De esos que te dejan sin aliento y que te remueven por dentro.

Soñé con mi vida, con mis anhelos y con los de otros... y aunque a los sueños hay que darles la importancia que se merecen y no hay que interpretarlos de la forma bíblica con la que los soñamos, recordarlo me hace pensar en la poca valentía con la enfrento mi vida, mis situaciones día a día.
Me hace ser consciente de cuanto me tengo que querer yo, porque no puedo esperar, sentada, a que otros me quieran.



Hoy es día de silencio...

9 de diciembre de 2008

Esas extrañezas de la vida...

No sé porque nos empeñamos en depositar NUESTRA FELICIDAD en fuera de nosotros, en personajes ajenos a nuestra historia. Para ser felices necesitamos que nuestra pareja, nuestros amigos, nuestros padres, nuestro entorno, al fin y al cabo, nos quiera, nos acepte, nos apruebe,...

¿Pero qué clase de gilipollas somos?

Si necesitamos todo eso de los demás para ser felices, nunca lo seremos. No podemos hacer depositarios de nuestro bien más preciado a una serie de personas que, como es lógico, buscan solo y exclusivamente su propia felicidad.

MI FELICIDAD está únicamente en mí. Me puedo sentir más alegre o menos según lo que el resto del mundo piense con respecto a mis actos, ¿pero MI FELICIDAD? eso sí que no! Me niego a que el resto de mi vida dependa de los vaivenes de una serie de colgados que viven y conviven en mi mundo.

NUEVA DE CLARACIÓN DE INTENCIONES.

2 de diciembre de 2008

Con aguja e hilo

Cojo aguja e hilo.
Ya ha llegado el momento de dejar la autocompasión.
Encuentro un trozo de cuero por alguna parte.
Respiro profundo.
Esto va a doler.
Y empiezo a remendar, poco a poco, voy poniendo parches.
¿Servirán de algo?
Al menos dejará de entrarme frío por estos huecos...

1 de diciembre de 2008

En silencio

Te cuento, en silencio, que me pasa, que me ronda.
Te susurro, a ti, mil palabras de amor que no sirven de nada.
El viento sopla con una fuerza inusual, y arrastra todo a su paso.

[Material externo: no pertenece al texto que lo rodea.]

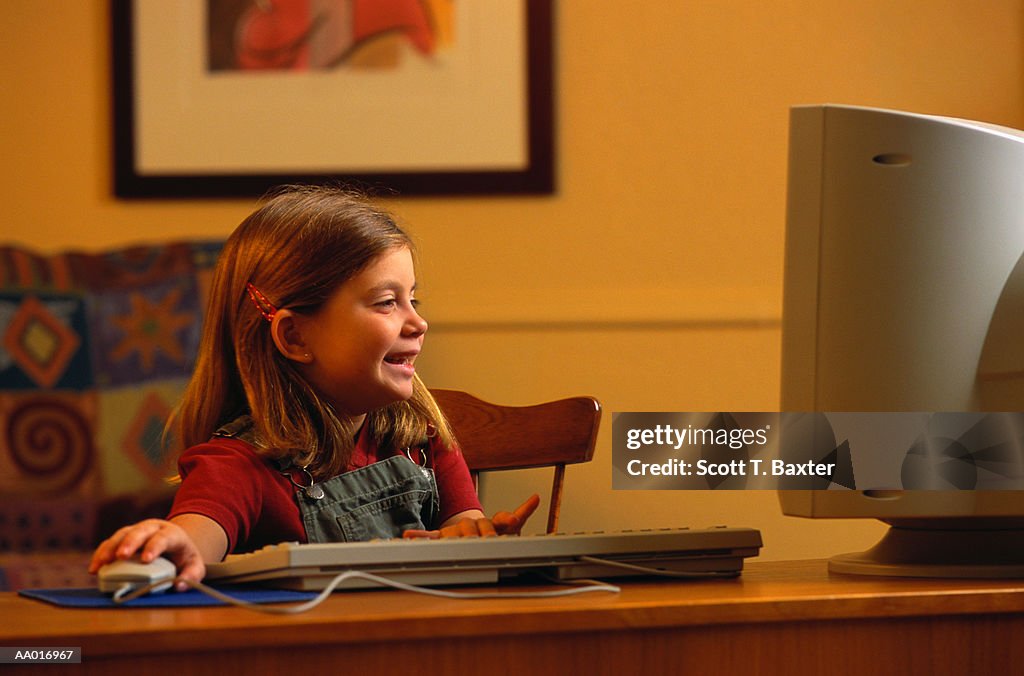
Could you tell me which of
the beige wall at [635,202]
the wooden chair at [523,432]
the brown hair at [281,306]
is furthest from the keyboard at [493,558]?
the beige wall at [635,202]

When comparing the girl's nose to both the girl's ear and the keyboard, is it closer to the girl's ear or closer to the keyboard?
the girl's ear

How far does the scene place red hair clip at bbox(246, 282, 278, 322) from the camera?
126 centimetres

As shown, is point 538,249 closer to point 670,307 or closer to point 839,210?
point 670,307

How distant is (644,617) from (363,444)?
0.67 meters

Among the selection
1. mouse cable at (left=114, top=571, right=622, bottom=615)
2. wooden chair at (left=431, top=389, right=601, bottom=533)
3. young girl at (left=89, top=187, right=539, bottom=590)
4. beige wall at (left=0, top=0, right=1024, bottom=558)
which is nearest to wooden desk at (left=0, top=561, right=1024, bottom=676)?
mouse cable at (left=114, top=571, right=622, bottom=615)

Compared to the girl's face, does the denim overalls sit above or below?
below

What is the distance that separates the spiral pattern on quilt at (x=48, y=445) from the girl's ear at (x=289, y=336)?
0.76 meters

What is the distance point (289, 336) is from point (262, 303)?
0.05 meters

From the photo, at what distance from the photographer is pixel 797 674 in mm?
702

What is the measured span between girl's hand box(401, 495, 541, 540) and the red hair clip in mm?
321

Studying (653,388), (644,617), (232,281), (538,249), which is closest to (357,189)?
(538,249)

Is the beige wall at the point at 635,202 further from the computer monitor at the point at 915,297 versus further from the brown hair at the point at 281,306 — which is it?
the computer monitor at the point at 915,297

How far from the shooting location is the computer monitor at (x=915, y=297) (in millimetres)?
940

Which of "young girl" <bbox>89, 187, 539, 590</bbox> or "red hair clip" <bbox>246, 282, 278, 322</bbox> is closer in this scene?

A tí y a mí también.
Y da igual lo que diga. Lo que sienta.
Porque para tí nada vale. Solo tú.
Me empequeñezco.
Me reduzco a cenizas para tí.
Y el silencio vuelve a mi corazón.

25 de noviembre de 2008

Solo faltaba el brasero

Ayer, la tarde cambió su color y el frío dejó de paralizar mis huesos.
La cerveza fue cambiada por té caliente por las inclemencias del tiempo....
Allí sentada, la perspectiva del mundo cambió de repente. La mesa camilla, a falta de brasero, conferia un aire nuevo, diferente, a un instante de confidencias y silencios comodos, con gato y cariño sincero.
Hemos crecido tanto en los últimos meses, o quizás años... Somos las mismas, con las mismas ilusiones del primer día, con las convicciones más firmes y la cabeza donde debe estar (un poquito allí, un poquito aquí y otro poquito por el más allá). Cada una en su momento, tú con unos tacones que necesitas llevar, yo con zapato plano para darme estabilidad y ella con las manos envueltas en mil proyectos para encontrar la felicidad.
Chicas, nos miro, hoy desde la lejanía del momento, y veo la madurez de una vidas llevadas con toda la coherencia que cada una le puede poner a sus momentos. Os quiero.